That is not informing the potential buyer in a simple way, that’s hiding the information in a different page, one which is a long text made up of legalese which one need Legal Training to fully understand.
You’re just making my point.
You know what would be a simple, obvious, honest way of in that page of telling the purchaser that they’re buying a license?
- To the left of the discount and the price put the text “BUY A LICENSE FOR:”
“Strangely” Steam chooses not do any such thing or similar and instead chooses to “inform” buyers with a link to a different page which is a wall of legal text.




Actually they used to be pretty good back in the 80s and early 90s when they were a hardware maker and the company was always headed by somebody from the Engineering division - they made high quality consumer electronics at reasonable prices.
This is how they built quite the brand name.
Then in the late 90s (if I remember it correctly) they bought a major movie studio in the US and after a few years the top job went to somebody from the Media division.

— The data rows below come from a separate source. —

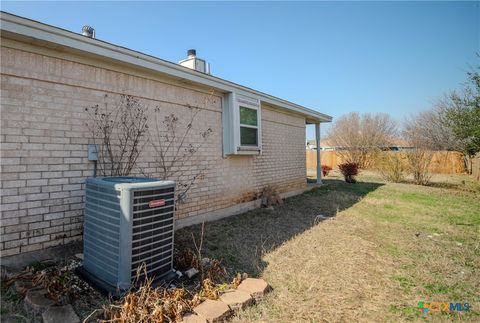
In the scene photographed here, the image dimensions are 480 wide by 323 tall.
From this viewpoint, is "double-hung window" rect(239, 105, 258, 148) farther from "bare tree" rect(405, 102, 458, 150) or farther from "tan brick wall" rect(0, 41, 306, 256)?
"bare tree" rect(405, 102, 458, 150)

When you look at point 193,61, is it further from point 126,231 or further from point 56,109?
point 126,231

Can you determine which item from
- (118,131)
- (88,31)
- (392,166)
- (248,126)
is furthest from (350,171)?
(88,31)

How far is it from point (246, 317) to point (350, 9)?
289 inches

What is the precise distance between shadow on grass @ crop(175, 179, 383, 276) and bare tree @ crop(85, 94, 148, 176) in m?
1.43

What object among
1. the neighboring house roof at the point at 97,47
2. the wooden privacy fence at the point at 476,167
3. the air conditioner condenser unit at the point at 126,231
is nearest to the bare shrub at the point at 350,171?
the wooden privacy fence at the point at 476,167

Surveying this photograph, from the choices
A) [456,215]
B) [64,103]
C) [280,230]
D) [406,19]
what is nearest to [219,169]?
[280,230]

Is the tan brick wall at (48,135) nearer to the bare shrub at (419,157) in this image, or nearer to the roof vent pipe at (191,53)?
the roof vent pipe at (191,53)

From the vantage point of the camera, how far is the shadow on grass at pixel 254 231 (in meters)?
3.36

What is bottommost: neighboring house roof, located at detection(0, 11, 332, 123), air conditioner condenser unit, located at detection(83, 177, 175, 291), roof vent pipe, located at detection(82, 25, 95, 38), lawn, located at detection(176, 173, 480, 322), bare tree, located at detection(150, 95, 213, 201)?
lawn, located at detection(176, 173, 480, 322)

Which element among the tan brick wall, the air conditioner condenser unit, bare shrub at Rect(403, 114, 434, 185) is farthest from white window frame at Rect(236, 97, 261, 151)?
bare shrub at Rect(403, 114, 434, 185)

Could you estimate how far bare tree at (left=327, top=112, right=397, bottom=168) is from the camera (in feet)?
64.7

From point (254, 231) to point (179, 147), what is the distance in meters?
2.05

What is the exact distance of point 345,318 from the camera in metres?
2.18

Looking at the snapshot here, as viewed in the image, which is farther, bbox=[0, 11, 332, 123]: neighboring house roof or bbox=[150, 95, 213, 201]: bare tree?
bbox=[150, 95, 213, 201]: bare tree
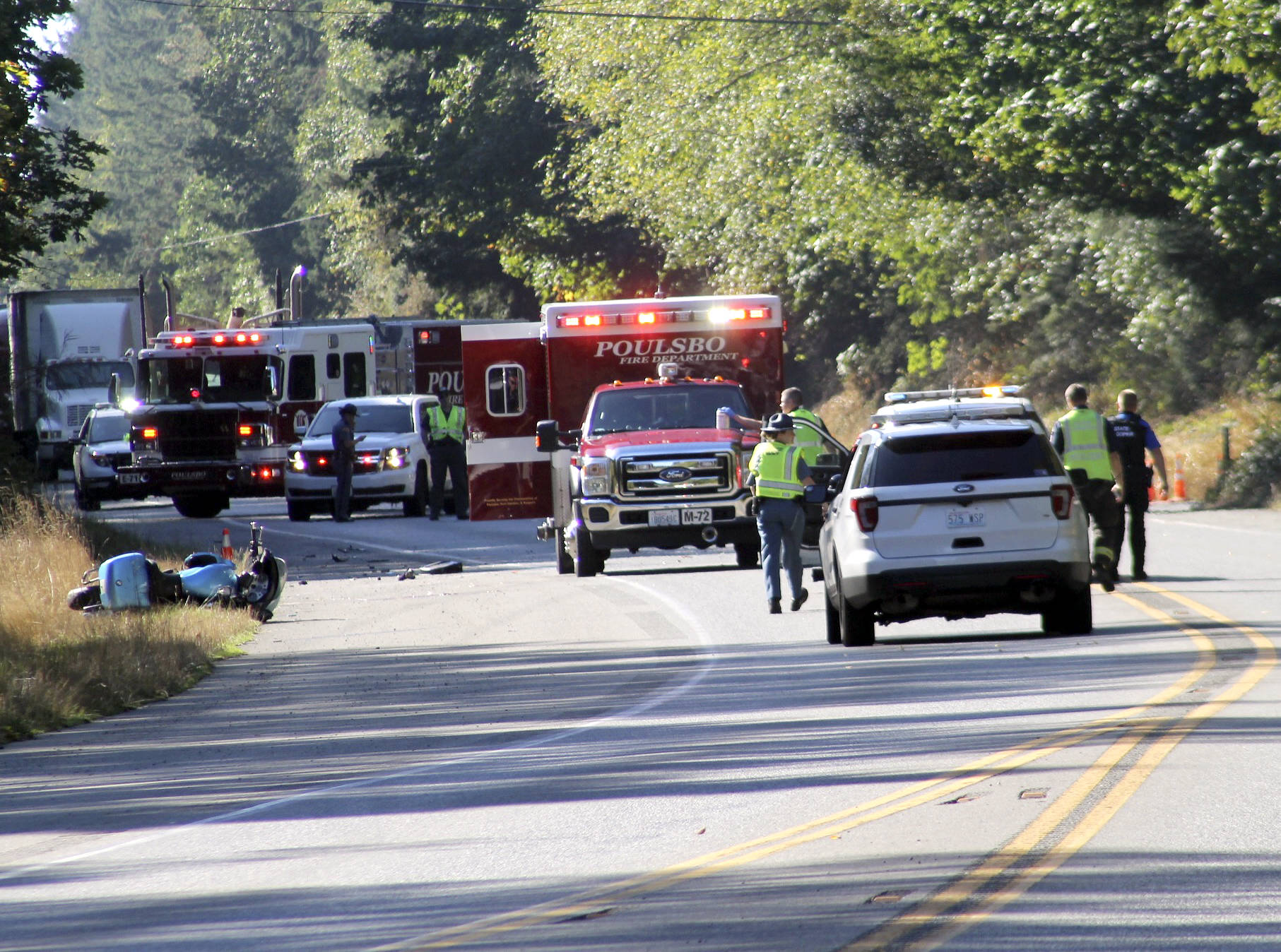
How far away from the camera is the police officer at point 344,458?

After that all their electronics (such as Bluray and the MiniDisk) was locked down by design, quality fell a lot, they started lobbying heavily for things that would make Intellectual Property more valuable such as extending the duration of Copyrights, the DMCA and Anti-Circumvention legislation, and became so anti-consumer that they even put out music CDs with rootkits for people who listened to it on a PC.
But yeah, for over 2 decades Sony has been pretty much Evil.